# EMOGI

**Repository Path**: forfreedom1029/EMOGI

## Basic Information

- **Project Name**: EMOGI
- **Description**: No description available
- **Primary Language**: Python
- **License**: GPL-3.0
- **Default Branch**: master
- **Homepage**: None
- **GVP Project**: No

## Statistics

- **Stars**: 0
- **Forks**: 0
- **Created**: 2022-01-06
- **Last Updated**: 2022-01-06

## Categories & Tags

**Categories**: Uncategorized

**Tags**: None

## README

# EMOGI: Explainable Multi-Omics Graph Integration

[![DOI](https://zenodo.org/badge/DOI/10.5281/zenodo.4452728.svg)](https://doi.org/10.5281/zenodo.4452728)
[![License: GPL v3](https://img.shields.io/badge/License-GPL%20v3-blue.svg)](https://www.gnu.org/licenses/gpl-3.0)

This project predicts cancer genes based on multi-omics feature vectors and protein-protein interactions. Each gene is a data point/node and semi-supervised graph convolutional networks are used for classifying cancer genes. The results surrounding the analysis were published in Nature Machine Intelligence and can be accessed [here](https://www.nature.com/articles/s42256-021-00325-y).
The following depicts a broad overview over the EMOGI method.

![Overview of the EMOGI method](method_overview.png)

## Reproducibility
The analyses from the paper can be entirely reproduced. Several notebooks in the analysis directory allow you to generate all results and the [postprocessing](EMOGI/postprocessing.py) script computes ROC and PR curves for EMOGI and competing methods if set up correctly. Please note that you might need the datasets indicated below to properly reproduce all results. To re-train the models, please have a look at the respective section in this README. The existing models also contain the HDF5 containers used for training with fixed training and test splits. You might also want to check out [our compute capsule](https://doi.org/10.24433/CO.3567682.v1) if you are interested in reproducing results, running LRP for your favorite gene or even re-training models without going through the setup.

## Installation & Dependencies
The code is written in Python 3 and was mainly tested on Python 3.6 and a Linux OS but should run on any OS that supports python and pip.

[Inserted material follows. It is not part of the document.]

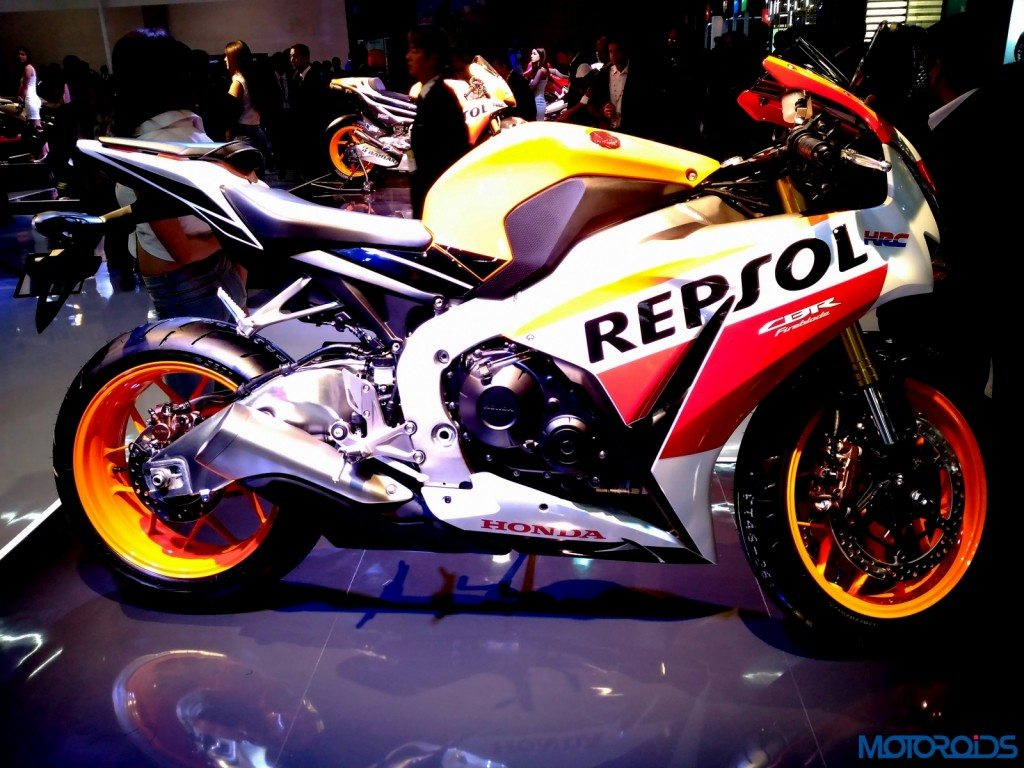 auto expo 2016 honda rc213v and cbr1000rr fireblade repsol edition showcased motoroids. Black Bedroom Furniture Sets. Home Design Ideas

Training is faster on a GPU (which requires the `tensorflow-gpu` instead of the normal `tensorflow` package) but works also on a standard computer.

EMOGI has the following dependencies:
* gcn (https://github.com/tkipf/gcn)
* Numpy
* Pandas
* Tensorflow
* h5py
* Networkx
* deepExplain (for an implementation of LRP, https://github.com/marcoancona/DeepExplain)
* mygene (for mapping of gene IDs)

For plotting and correct functioning of all the notebooks, you additionally might need:
* Matplotlib
* Seaborn
* Sklearn
* Scipy
* Goatools (for pathway enrichment)
* UMAP (for dimension reduction)
* UpSetPlot (for  visualization of overlaps between datasets/predictions beyond Venn diagrams)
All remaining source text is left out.